Global pomegranate juice leader POM Wonderful has spent a large part of 2010 locking horns with the Federal Trade Commission over health claims for its juices and dietary supplements.
The two have served actions on each other that will be adjudicated upon next year. The FTC administrative complaint that will be heard by a judge within the FTC in May 2011 says POM’s antioxidant-based claims are not backed in the scientific literature.
POM alleges the FTC substantiation standards are inappropriate for nutrition science and curb free commercial speech as laid out in the First Amendment of the US Constitution. That action will also be heard next year, although the FTC has moved to have it dismissed.
In the festive season, NutraIngredients-USA.com presents a discussion with two prominent food attorneys on the merits of those biblical fruit-based cases. Has POM gone too far in its claim making? Are the FTC standards fair? How closely are the two cases linked?
New York-based Marc Ullman of Ullman, Shapiro and Ullman, and Colorado-based James Prochnow, from Greenberg Traurig, slake their legal thirst on the complex case that has fast become a defining moment in the regulation of healthy foods messaging.
POM v FTC
Ullman highlights the difficulty POM is going to have in demonstrating that the FTC has inappropriately established a two-clinical trial standard to back claims as the agency has stated there is no such standard, merely references to two trials in individual settlements with Kellogg’s, Nestlé and Iovate Health Sciences.
“I think POM has a very hard case,” Ullman said, noting the case had the potential to affirm the two-trial standard, even as POM seeks to have it abolished, as it may empower the FTC to independently create such a rule if granted such authority by Congress, as has been mooted.
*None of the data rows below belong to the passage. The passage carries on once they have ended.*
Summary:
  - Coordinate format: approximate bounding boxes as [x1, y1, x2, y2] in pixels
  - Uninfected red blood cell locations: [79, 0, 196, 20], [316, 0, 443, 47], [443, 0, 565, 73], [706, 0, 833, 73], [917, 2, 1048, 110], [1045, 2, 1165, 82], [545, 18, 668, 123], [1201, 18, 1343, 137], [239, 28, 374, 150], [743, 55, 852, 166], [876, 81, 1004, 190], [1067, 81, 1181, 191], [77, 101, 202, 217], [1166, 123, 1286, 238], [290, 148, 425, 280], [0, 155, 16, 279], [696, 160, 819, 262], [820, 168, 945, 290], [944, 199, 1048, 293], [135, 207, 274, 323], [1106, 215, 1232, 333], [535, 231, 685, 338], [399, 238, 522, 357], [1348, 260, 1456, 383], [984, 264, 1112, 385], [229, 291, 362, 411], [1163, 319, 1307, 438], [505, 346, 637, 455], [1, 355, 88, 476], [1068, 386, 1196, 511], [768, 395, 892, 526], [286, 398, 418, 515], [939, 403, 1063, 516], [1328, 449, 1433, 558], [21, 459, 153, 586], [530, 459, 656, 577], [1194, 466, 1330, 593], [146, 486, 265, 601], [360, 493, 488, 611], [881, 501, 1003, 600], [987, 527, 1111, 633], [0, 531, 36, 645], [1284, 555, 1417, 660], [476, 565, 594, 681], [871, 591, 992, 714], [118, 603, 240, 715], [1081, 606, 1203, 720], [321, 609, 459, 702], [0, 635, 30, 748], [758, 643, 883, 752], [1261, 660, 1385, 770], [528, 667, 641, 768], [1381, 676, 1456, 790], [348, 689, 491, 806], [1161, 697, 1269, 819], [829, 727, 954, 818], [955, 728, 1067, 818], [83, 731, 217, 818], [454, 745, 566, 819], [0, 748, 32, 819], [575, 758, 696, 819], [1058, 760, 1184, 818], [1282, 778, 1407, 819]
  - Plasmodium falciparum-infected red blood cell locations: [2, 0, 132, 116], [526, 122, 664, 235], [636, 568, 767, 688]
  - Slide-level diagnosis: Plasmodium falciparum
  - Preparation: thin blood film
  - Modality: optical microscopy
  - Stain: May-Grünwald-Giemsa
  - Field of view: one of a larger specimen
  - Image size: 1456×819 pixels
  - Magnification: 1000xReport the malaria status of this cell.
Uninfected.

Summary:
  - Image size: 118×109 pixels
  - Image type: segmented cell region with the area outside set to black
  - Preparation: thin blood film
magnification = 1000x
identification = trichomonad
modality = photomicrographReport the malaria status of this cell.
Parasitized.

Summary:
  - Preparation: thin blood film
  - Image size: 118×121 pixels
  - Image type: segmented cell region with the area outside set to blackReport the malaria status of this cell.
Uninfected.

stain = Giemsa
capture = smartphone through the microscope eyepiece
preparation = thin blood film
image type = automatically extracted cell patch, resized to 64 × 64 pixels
“The FTC could come back and say we don’t understand why industry objects to this so strenuously – a court has already said there is nothing wrong with us requiring two studies.”
FTC v POM
Prochnow highlights the ambiguity surrounding the area by noting that in the FTC’s own complaint against POM, there is no mention of two clinical trials.
“They don’t ask for the two clinical studies that POM Wonderful was basically complaining of in their lawsuit and that will present a problem for any plaintiff,” he said.
“Consent degrees do not apply to the whole industry. They are very individual situations."